Load text file in python module after installation

2019-09-10 11:27发布

问题:

My goal is to make a program I've written easily accessible to potential employers/etc. in order to... showcase my skills.. or whatever. I am not a computer scientist, and I've never written a python module meant for installation before, so I'm new to this aspect.

I've written a machine learning algorithm, and fit parameters to data that I have locally. I would like to distribute the algorithm with "default" parameters, so that the downloader can use it "out of the box" for classification without having a training set. I've written methods which save the parameters to/load the parameters from text files, which I've confirmed work on my platform. I could simply ask users to download the files I've mentioned seperately and use the loadParameters method I've created to manually load the parameters, but I would like to make the installation process as easy as possible for people who may be evaluating me.

What I'm not sure is how to package the text files in such a way that they can automatically be loaded in the __init__ method of the object I have.

I have put the algorithm and files on github here, and written a setup.py script so that it can be downloaded from github using pip like this: pip install --upgrade https://github.com/NathanWycoff/SySE/tarball/master However, this doesn't seem to install the text files containing the data I need, only the __init__.py python file containing my code.

So I guess the question boils down to: How do I force pip to download additional files aside from just the module in __init__.py? Or, is there a better way to load default parameters?

回答1:

Yes, there is a better way, how you can distribute data files with python package.

» INFORMATION SUPPLIED
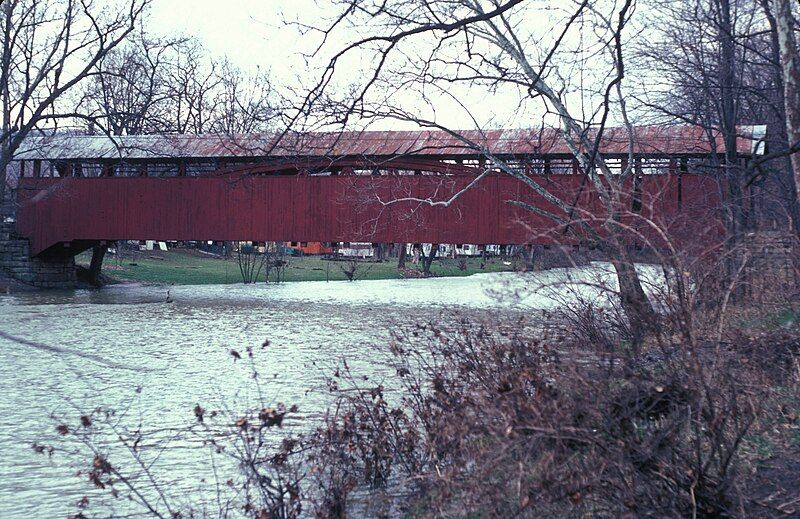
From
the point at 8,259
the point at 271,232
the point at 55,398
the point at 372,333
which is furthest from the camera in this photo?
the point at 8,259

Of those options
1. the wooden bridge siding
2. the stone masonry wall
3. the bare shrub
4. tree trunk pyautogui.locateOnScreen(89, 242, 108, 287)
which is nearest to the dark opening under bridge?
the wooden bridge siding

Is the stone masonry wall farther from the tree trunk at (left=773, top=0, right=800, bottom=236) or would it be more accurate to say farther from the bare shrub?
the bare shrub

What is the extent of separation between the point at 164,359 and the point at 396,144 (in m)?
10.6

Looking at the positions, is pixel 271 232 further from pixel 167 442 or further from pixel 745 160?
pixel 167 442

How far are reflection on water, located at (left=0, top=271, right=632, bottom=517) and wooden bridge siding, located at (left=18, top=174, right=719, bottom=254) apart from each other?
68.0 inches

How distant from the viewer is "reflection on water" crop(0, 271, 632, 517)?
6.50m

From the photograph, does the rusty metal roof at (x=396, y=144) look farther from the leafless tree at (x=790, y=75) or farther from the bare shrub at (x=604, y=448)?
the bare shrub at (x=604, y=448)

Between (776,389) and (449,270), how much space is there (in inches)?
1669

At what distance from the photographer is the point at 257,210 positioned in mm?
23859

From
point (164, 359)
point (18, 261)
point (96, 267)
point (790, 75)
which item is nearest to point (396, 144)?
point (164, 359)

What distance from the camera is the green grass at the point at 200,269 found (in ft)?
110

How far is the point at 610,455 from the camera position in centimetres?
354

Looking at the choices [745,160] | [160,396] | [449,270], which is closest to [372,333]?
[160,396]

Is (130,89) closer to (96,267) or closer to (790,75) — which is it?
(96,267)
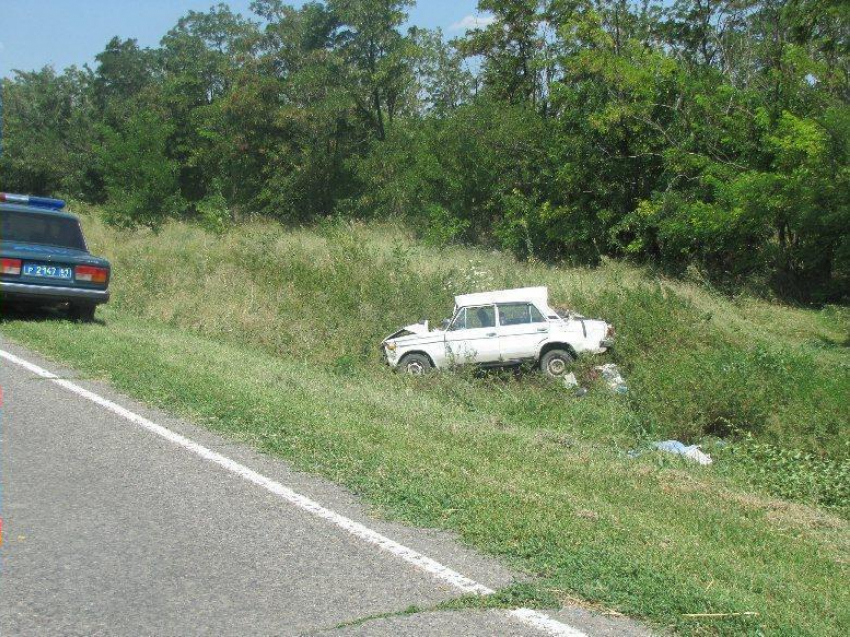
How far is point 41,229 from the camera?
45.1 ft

» REQUIRED WORK
• A. In the packaging question, what does the pip installation from GitHub end up installing?
• B. Extend the packaging question thread, picking up right after its final sentence.
The records have no connection to the text.

» RESULTS IN ORDER
• A. Only the __init__.py file containing the code, without the text files holding the data.

• B.
First of all, read something about proper python package structure. For instance, it's not recommended to put a code into __init__ files. They're just marking that a directory is a python package, plus you can do some import statements there. So, it's better, if you put your SySE class to (for instance) file syse.py in that directory and in __init__.py you can from .syse import SySE.

To the data files. By default, setuptools will distribute only *.py and several other special files (README, LICENCE and so on). However, you can tell to setuptools that you want distribute some other files with the package. Use setup's kwarg package_data, more about that here. Also don't forget to include all you data file into MANIFEST.in, more on that here.

If you do all the above correctly, than you can use package pkg_resources to discover your data files on runtime. pkg_resources handles all possible situations - your package can be distributed in several ways, it can be installed from pip server, it can be installed from wheel, as egg,...more on that here.

Lastly, if you package is public, I can only recommend to upload it on pypi (in case it is not public, you can run your own pip server). Register there and upload your package. You could than do only pip install syse to install it from anywhere. It's quite likely the best way, how to distribute your package.

It's quite a lot work and reading but I'm pretty sure you will benefit from it.

Hope this help.